A husband's entitlement, or rape?
In many Asian cultures, a wife has no right to withhold sex
Virginia Saldanha, Mumbai, International
April 5, 2013
At a meeting in the early 1990s, an informal discussion on domestic violence drew some alarm when I mentioned “marital rape.”
“What!?” exclaimed a couple of men, “there is no such thing as marital rape!” Even now, in the 21st century, I find that there are still men who share their view.
The Justice Verma Committee was set up in December by the Indian government in the wake of a brutal gang rape of a student in Delhi. Its purpose was to look into rape laws and suggest ways to curb violence against women. It came back with several recommendations.
A contentious one concerned ‘marital rape’ which did not make it into the Criminal Law (Amendment) Bill 2013.
Under the Indian Penal Code, sexual intercourse without consent is prohibited. However, an exception to this offence exists in relation to non-consensual intercourse between husband and wife. The Justice Verma Committee recommended that marital rape be outlawed. Marriage should not be considered as irrevocable consent to sexual acts.
The 57th Commission on the Status of Women, recently concluded at the UN in New York, saw a similar reaction to the wording of “marital rape” especially from religiously conservative states.

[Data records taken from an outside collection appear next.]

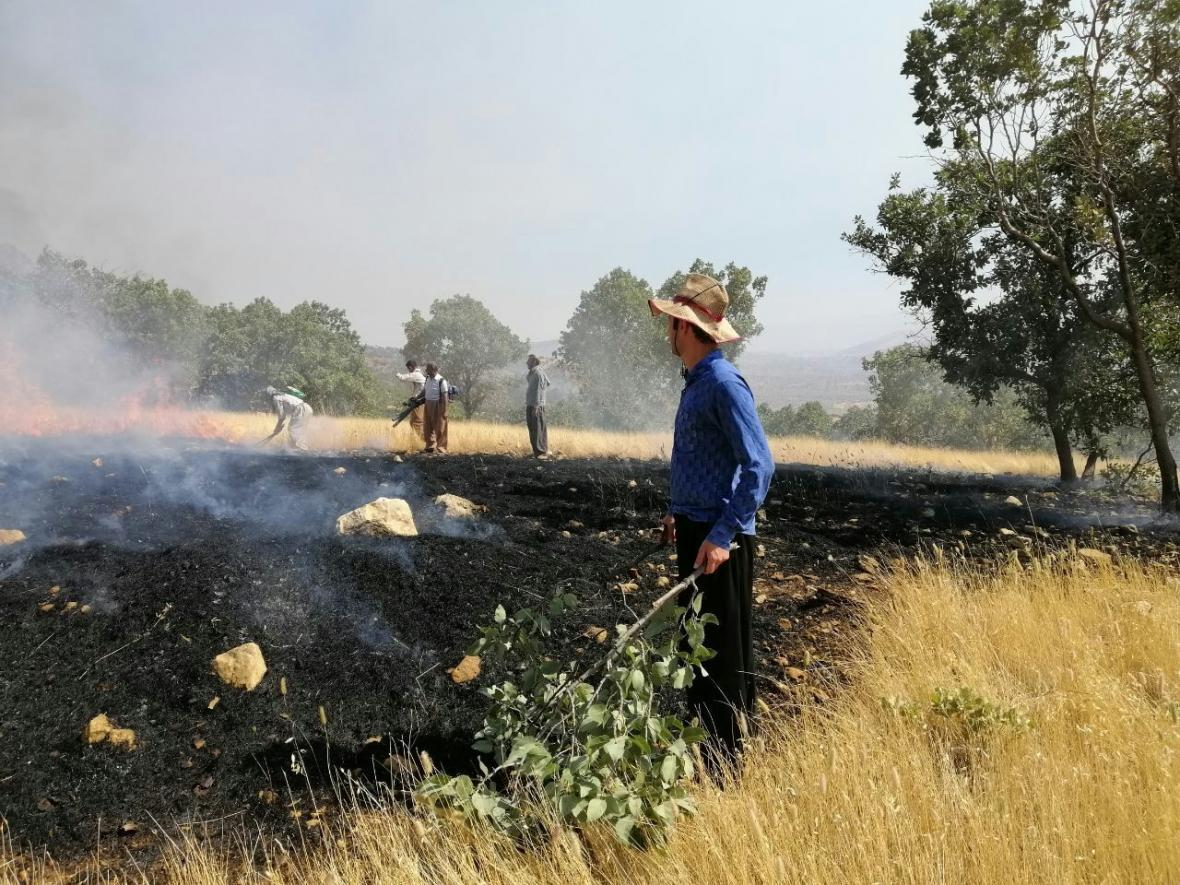 خبرنگاران 130 هکتار از مزارع چرام در آتش سوخت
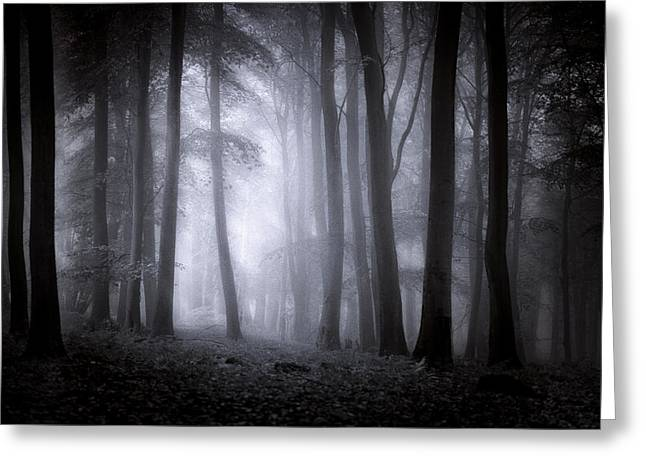 Kent Falls Greeting Cards - Misty Forest Greeting Card by Ian Hufton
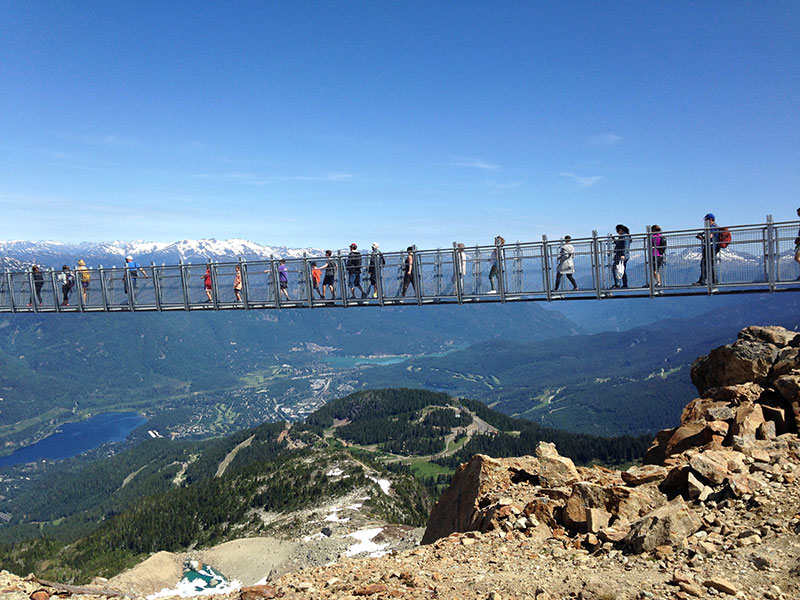 Whistler Suspension Bridge - Would You ?
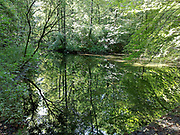 Lake in Forest Bavaria Germany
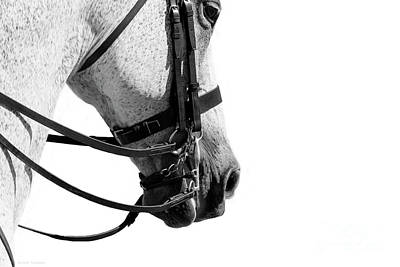 Photograph - Double Bridle - Dressage Series by Michelle Wrighton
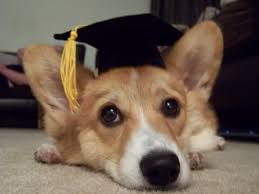 dog graduation cap puppy class graduation cap mycorgi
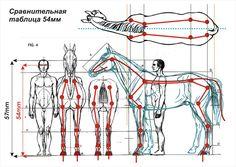 пропорции лошади: 20 тыс изображений найдено в Яндекс.Картинках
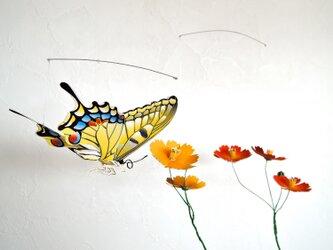 コスモス畑のアゲハチョウ(黄花)の画像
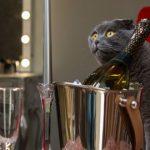 とうとう猫と一緒にワインを飲めるようになりました。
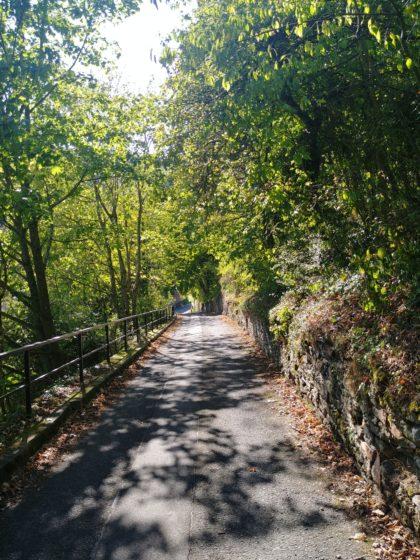 Auf dem Weg hinunter nach Wolfstein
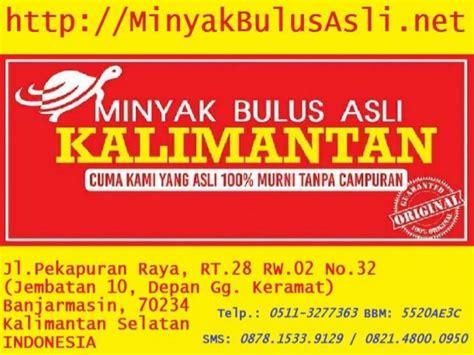 Minyak Bulus Pembesar Payudara 0821 4800 0950 telkomsel efek minyak bulus jual minyak
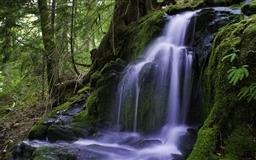 Beautiful Forest Waterfall Mac wallpaper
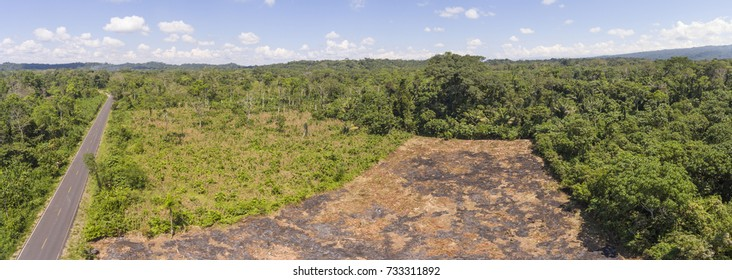 Aerial shot of slash and burn cultivation. This plot has been cleared from the rainforest, ready to plant crops (maize, manioc or banana). In Napo province in the Ecuadorian Amazon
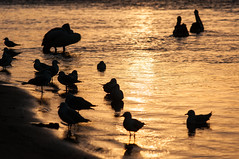 Birds Silhouettes (MrBlackSun) Tags: bird port oz seagull australia waterbird pelican nsw newsouthwales aussie macquarie portmacquarie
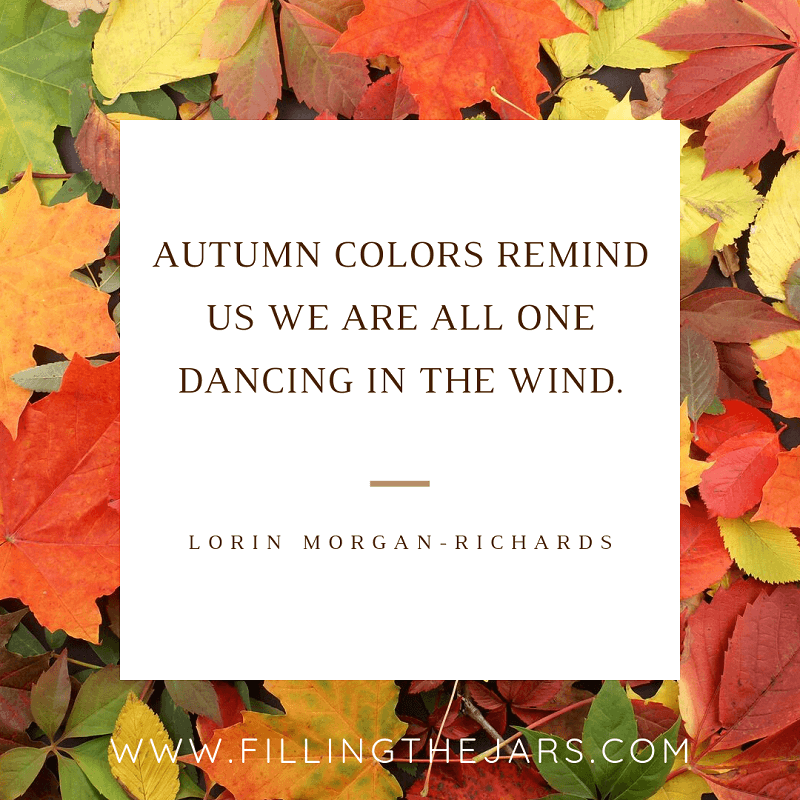 lorin morgan richards autumn colors quote on white background over colorful leaves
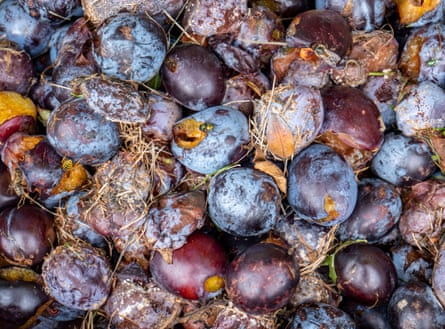 decaying plums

Unfortunately sex on demand in marriage is widely considered a husband’s entitlement in patriarchal and religiously conservative societies of Asia.
Wives silently withstand violence to hold the marriage together. The sexist mindset that focuses on the ‘needs’ of men rather than the wellbeing of women is pervasive. It is feared that a woman’s right to protect herself from this violence has the potential to destroy the institution of marriage.
Women in Asia, who comprise the largest number of poor and illiterate and lack knowledge of their rights and the laws to enforce them, experience most marital violence. In several parts of Asia where women are imported as brides, their rights are severely compromised. Being alien to the culture, language and traditions of her husband’s family, she is unable to deal with domestic violence, much less marital rape.
Domestic violence has far-reaching consequences for families and even communities. Physical violence associated with marital rape can lead to complications in pregnancy resulting in health problems for both women and children. The psychological impact of marital rape on women can affect their children as well.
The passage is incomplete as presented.